-- TEXTE SOURCE --
'''

Chérie, j’ai rétréci les gosses (Honey, I Shrunk the Kids) – Joe Johnston – 1990

25. Chérie j'ai rétréci les gosses - Honey, I Shrunk the Kids - Joe Johnston - 1990Quand je serai petit.

   10.0   Revu comme quasi chaque année cette merveille absolue aux multiples casquettes puisque c’est à la fois une double comédie de remariage, une drôle de comédie de voisinage, une élégante comédie romantique, une jubilatoire comédie d’aventures. C’était l’un de mes films préférés quand j’étais gamin. Et ça l’est toujours aujourd’hui. Je trouve ça toujours aussi beau, inventif, joyeux, émouvant, intelligent.

     Visionnage à la saveur très particulière cette fois puisque accompagné de mon fiston, qui a été happé d’un bout à l’autre – J’avais l’impression de voir mon moi de vingt-cinq ans plus jeune à travers ses yeux – tout en posant plein de questions, faisant tout un tas de remarques, sur le bestiaire principalement, j’ai adoré. Il n’a même pas relevé les deux/trois gros mots disséminés, c’est dire s’il était dedans.

     Lors de l’un de mes nombreux revisionnages, j’avais écrit il y a quelques années que c’était un super film d’aventures pour enfants avant tout et l’un des premiers films que je montrerais à mon fils à coup sûr. On y est. C’est  très drôle, pertinent, plein de rythme et de trouvailles en tout genre avec la jubilation permanente du décor trop grand pour les personnages, mais dans lequel ils finissent par davantage s’adapter et à vivre ensemble, qu’au sein de leur propre famille. Au sein duquel ils finiront par former une chaine d’amitié, avec leurs corps, pour survivre (à la tondeuse) comme il en était de même dans Les goonies, quelques années avant lui.

'''

-- VOS TÂCHES --
[A] Recopiez fidèlement le passage de la critique du film qui va de "Chérie, j’ai rétréci" jusqu'à "je serai petit.".
[B] À quel autre film la critique compare-t-elle la chaîne d'amitié que forment les personnages pour survivre à la tondeuse ?

-- DONNÉES PRÉSENTÉES --

'''

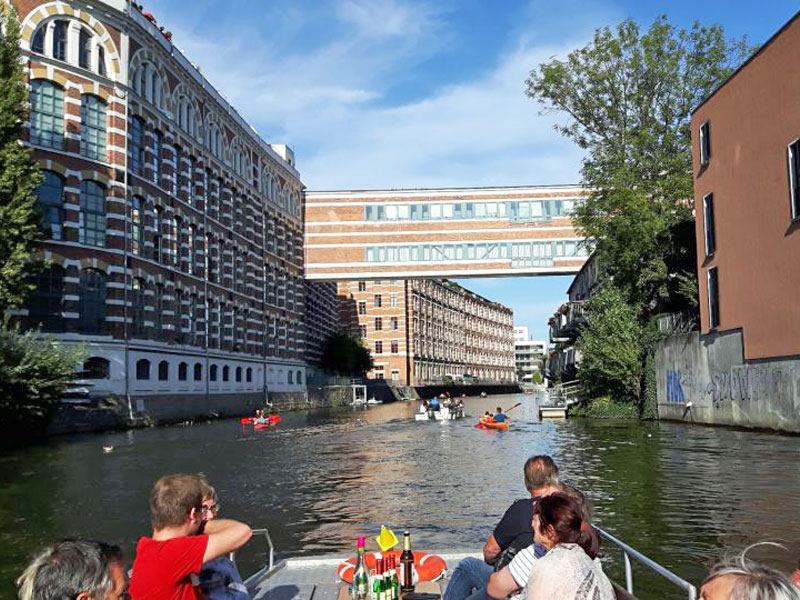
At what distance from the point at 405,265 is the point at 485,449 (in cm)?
3525

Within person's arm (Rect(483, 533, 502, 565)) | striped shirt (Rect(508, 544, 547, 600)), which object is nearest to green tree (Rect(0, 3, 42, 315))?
person's arm (Rect(483, 533, 502, 565))

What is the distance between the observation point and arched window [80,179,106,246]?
3856cm

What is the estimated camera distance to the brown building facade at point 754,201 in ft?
84.8

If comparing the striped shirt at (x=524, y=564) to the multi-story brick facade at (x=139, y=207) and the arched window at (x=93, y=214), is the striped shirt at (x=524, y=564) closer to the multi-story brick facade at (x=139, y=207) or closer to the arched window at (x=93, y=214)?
the multi-story brick facade at (x=139, y=207)

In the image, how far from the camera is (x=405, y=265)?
61.0 meters

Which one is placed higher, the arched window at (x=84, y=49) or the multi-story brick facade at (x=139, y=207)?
the arched window at (x=84, y=49)

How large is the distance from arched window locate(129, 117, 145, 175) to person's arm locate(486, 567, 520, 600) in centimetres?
4134

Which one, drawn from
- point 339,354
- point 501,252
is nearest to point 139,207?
point 501,252

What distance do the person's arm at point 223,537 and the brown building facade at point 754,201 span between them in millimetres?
24858

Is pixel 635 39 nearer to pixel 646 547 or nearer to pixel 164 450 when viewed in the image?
pixel 164 450

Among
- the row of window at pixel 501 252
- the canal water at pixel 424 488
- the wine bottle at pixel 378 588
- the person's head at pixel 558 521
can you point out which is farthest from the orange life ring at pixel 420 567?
the row of window at pixel 501 252

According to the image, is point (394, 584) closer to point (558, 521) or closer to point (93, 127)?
point (558, 521)

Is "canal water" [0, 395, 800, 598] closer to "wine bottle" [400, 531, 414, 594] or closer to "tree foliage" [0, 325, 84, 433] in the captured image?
"tree foliage" [0, 325, 84, 433]

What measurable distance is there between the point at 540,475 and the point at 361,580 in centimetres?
166
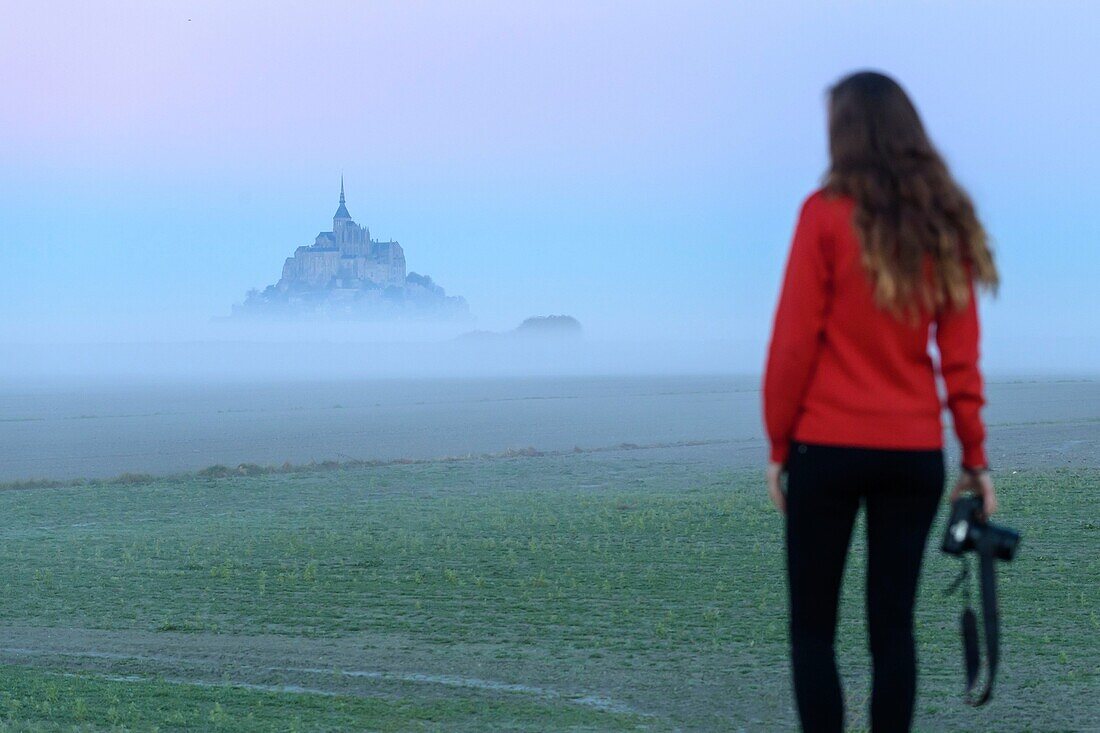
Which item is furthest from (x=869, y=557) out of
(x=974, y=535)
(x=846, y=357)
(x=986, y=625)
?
(x=846, y=357)

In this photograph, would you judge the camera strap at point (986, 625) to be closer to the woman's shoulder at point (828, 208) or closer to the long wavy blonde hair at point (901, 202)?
the long wavy blonde hair at point (901, 202)

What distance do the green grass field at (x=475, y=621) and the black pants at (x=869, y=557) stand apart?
2256mm

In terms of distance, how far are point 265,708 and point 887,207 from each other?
4297mm

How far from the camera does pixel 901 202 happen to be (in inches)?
126

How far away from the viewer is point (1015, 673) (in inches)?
257

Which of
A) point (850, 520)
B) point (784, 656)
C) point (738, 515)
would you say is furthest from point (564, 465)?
point (850, 520)

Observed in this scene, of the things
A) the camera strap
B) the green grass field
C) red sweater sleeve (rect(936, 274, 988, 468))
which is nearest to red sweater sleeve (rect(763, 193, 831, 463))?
red sweater sleeve (rect(936, 274, 988, 468))

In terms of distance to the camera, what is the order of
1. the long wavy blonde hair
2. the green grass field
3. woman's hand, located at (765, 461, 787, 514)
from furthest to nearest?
the green grass field, woman's hand, located at (765, 461, 787, 514), the long wavy blonde hair

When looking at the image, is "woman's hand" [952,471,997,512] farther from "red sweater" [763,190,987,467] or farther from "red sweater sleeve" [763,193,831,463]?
"red sweater sleeve" [763,193,831,463]

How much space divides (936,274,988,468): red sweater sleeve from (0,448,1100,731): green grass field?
2.70 metres

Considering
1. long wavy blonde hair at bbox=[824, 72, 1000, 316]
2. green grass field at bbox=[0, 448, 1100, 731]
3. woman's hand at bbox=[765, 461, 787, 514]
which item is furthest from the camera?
green grass field at bbox=[0, 448, 1100, 731]

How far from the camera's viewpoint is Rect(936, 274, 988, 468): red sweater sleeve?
3.21 meters

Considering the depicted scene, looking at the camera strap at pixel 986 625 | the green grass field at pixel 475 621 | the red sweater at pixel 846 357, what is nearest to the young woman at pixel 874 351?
the red sweater at pixel 846 357

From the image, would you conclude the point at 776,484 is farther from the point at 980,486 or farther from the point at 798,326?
the point at 980,486
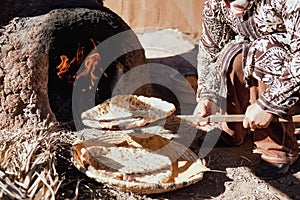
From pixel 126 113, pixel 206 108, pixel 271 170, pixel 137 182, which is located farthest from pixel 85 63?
pixel 271 170

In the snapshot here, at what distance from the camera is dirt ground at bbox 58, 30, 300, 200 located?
8.92ft

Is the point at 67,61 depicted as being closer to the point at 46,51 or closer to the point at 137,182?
the point at 46,51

'''

-- CORRIGÉ DES EXERCICES --
[A]
Chérie, j’ai rétréci les gosses (Honey, I Shrunk the Kids) – Joe Johnston – 1990

25. Chérie j'ai rétréci les gosses - Honey, I Shrunk the Kids - Joe Johnston - 1990Quand je serai petit.

[B] Les goonies.